The arrests of two Democratic Assemblymen could impact the mid-term elections just two months away. Mims Hackett represents the 27th district, where there are enough suburban Essex voters to potentially create an opportunity for Republicans, despite the popularity of Senate President Richard Codey at the top of the ticket — if Hackett remains a candidate for a fourth term.
The Republican candidate is Mark Meyerowitz, a 52-year-old financial advisor from West Orange and son of a Holocaust survivor, whose only political experience was volunteering for Ross Perot in 1992. The GOP did not nominate a second Assembly candidate, and incumbent John McKeon, the Mayor of West Orange, is considered a shoo-in for re-election anyway.
The district includes West Orange, Livingston, Roseland, Caldwell, North Caldwell, West Caldwell, Essex Fells, Fairfield, Maplewood, South Orange, Orange and a small part of Newark.
PoliticsNJ.com's Matt Friedman spoke to Meyerowitz this morning and told him that his opponent had been arrested.
“I’m not really a politician — I don’t really stay in the political loop so much," said Meyerowitz. “I’m shocked. I really can’t give a reaction, because I don’t know anything about it. This is the first I heard about it. I had no idea he was being investigated of anything, but you know, everyone’s innocent until proven guilty.”
Asked whether he thought Hackett's arrest on corruption charges would suddenly propel him to contender status, Meyerowitz said: “I don’t want to take advantage of anyone’s problems. We have to discuss the real issues in the state, and that is the policies are just no good, and the democratic assemblymen in the district — they’re not challenging the establishment and that’s something we need done.”
"Naturally it would be great to win the race — you don’t enter this thing lightly," Meyerowitz said. "Realistically it’s time to talk about what’s going on in the state — the problems we have. If this is a forum to discuss the problems and show people that it doesn’t have to be the way it is, ok fine I’ll take it on. I realize the district is heavily Democratic, but one of the reasons I was running I looked at the Democratic governors‘ websites, and you see around the country that Democratic governments, not just Republicans, are often cutting waste and taxes, and I’m saying why aren’t New Jersey Democrats doing the same as (other) Democrats around the country?"
Democrats have a little less than a month to decide if they want to push Hackett to withdraw from the race and replace him on the ballot — or take their chances with a candidate under indictment. One insider suggests that this puts Codey in a tough position: why dump Hackett in his own district, but continue to support State Senator Joseph Coniglio, the target of a federal corruption probe, in the 38th?

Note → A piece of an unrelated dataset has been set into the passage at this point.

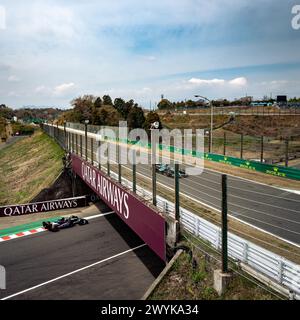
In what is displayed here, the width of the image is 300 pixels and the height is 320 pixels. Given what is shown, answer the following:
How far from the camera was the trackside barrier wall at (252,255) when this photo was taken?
6.33 metres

Earlier this year, when there was speculation that Essex Democrats might seek to drop Hackett from their ticket, potential candidates included: Phil Alagia, the Chief of Staff to the Essex County Executive and one of North Jersey's best campaign operatives; Essex County Freeholders Linda Lordi-Cavanaugh and Patricia Sebold (who both lost to Hackett, narrowly, in the 2001 primary), Caldwell Mayor Susan Gartland; Livingston Mayor Steven Santola, mental health advocate Bob Davidson; Maplewood Mayor Fred Profetta; and Stacey Jennings and Terriann Moore-Abrams, both South Orange Village Trustees. Jennings and Moore-Abrams are African-American women.
The 35th district, represented by Alfred Steele, is heavily Democratic — it includes the City of Paterson. The district elected a Republican in 1990, when Assemblyman Cyril Yannarelli was indicted. They held the seat until Steele beat Republican Donald Hayden in 1995. His opponent is Chauncey Brown III, who is an elected member of the Paterson Board of Education.
The arrest of Passaic Mayor Sammy Rivera could potentially — although less likely — affect the political environment in the 36th district, where Democratic legislators are seeking re-election. And the arrests of officials in Pleasantville, whose names have not yet been releases, are likely to impact the hotly contested secon district legislative race.